| SUPPLIED PASSAGE |

It's Hard to Adjust to a Florida Christmas When You're Sweating

It’s Hard to Adjust to a Florida Christmas When You’re Sweating

I have tried. I really have. But to no avail.

I just can’t adjust to Christmas in Florida – not the religious holiday, but the secular one featuring Santa, his reindeer, fake snowmen, gingerbread men, Charlie Brown and his friends, and any number of inflatable or Styrofoam characters populating front yards around the community. They seem to have taken over Central Florida like some sort of alien occupying force.

Then of course there are the lights.

The lights! The lights!

They’re scattered everywhere across the fronts of houses, adorning bushes, swirling around palm tree trunks and flashing from the fronds.

What is it about Floridians and Christmas lights? Do transplanted Yankees have some sort of strange need to bury themselves in lights? Are they overcompensating for the lack of snow and cold weather so familiar in their childhood?

How else to explain the cascading avalanche of green, red and white light that gives a strange twilight glow to neighborhoods well after sunset? How can you possibly get excited about a Santa sleigh of lights, pulled by blinking reindeer, piercing the night through the fog born of 100 percent humidity? Not exactly a veritable winter wonderland.

| LISTED RECORDS |
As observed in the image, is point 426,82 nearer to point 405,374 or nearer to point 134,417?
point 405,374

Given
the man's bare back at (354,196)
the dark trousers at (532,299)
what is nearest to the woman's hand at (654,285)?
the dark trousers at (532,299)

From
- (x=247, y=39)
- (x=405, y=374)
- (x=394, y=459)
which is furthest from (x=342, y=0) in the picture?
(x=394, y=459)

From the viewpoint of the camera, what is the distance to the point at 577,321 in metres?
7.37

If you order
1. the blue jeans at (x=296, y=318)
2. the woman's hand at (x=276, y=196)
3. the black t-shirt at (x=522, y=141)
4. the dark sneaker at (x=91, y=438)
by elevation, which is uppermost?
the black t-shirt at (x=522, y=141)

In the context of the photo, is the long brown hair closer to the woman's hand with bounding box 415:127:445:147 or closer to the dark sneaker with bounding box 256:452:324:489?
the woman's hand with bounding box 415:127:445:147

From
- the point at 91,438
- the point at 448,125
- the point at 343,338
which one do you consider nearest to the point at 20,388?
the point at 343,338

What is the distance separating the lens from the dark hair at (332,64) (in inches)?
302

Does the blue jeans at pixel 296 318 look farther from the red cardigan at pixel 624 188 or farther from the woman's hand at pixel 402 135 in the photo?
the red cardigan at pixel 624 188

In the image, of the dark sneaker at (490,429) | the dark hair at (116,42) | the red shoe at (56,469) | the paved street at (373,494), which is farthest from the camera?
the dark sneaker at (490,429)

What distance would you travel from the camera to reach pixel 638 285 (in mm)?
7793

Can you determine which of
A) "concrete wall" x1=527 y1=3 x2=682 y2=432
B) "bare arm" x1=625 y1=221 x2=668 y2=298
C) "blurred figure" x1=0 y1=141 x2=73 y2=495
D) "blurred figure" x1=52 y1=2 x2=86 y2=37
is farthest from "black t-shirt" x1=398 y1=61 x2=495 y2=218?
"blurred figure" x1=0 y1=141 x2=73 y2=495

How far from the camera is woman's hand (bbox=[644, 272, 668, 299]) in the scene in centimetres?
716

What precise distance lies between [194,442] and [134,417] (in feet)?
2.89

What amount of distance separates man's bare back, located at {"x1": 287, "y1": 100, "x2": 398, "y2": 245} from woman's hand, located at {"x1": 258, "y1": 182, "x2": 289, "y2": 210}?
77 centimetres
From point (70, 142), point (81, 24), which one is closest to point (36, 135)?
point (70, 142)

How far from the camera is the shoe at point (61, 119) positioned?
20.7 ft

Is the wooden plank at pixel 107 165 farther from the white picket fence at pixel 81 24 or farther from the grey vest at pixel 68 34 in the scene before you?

| ACTIVITY |
Reproduce the entire essay about Christmas in Florida word for word, title included.

| WRITTEN RESPONSE |
It's Hard to Adjust to a Florida Christmas When You're Sweating

It’s Hard to Adjust to a Florida Christmas When You’re Sweating

I have tried. I really have. But to no avail.

I just can’t adjust to Christmas in Florida – not the religious holiday, but the secular one featuring Santa, his reindeer, fake snowmen, gingerbread men, Charlie Brown and his friends, and any number of inflatable or Styrofoam characters populating front yards around the community. They seem to have taken over Central Florida like some sort of alien occupying force.

Then of course there are the lights.

The lights! The lights!

They’re scattered everywhere across the fronts of houses, adorning bushes, swirling around palm tree trunks and flashing from the fronds.

What is it about Floridians and Christmas lights? Do transplanted Yankees have some sort of strange need to bury themselves in lights? Are they overcompensating for the lack of snow and cold weather so familiar in their childhood?

How else to explain the cascading avalanche of green, red and white light that gives a strange twilight glow to neighborhoods well after sunset? How can you possibly get excited about a Santa sleigh of lights, pulled by blinking reindeer, piercing the night through the fog born of 100 percent humidity? Not exactly a veritable winter wonderland.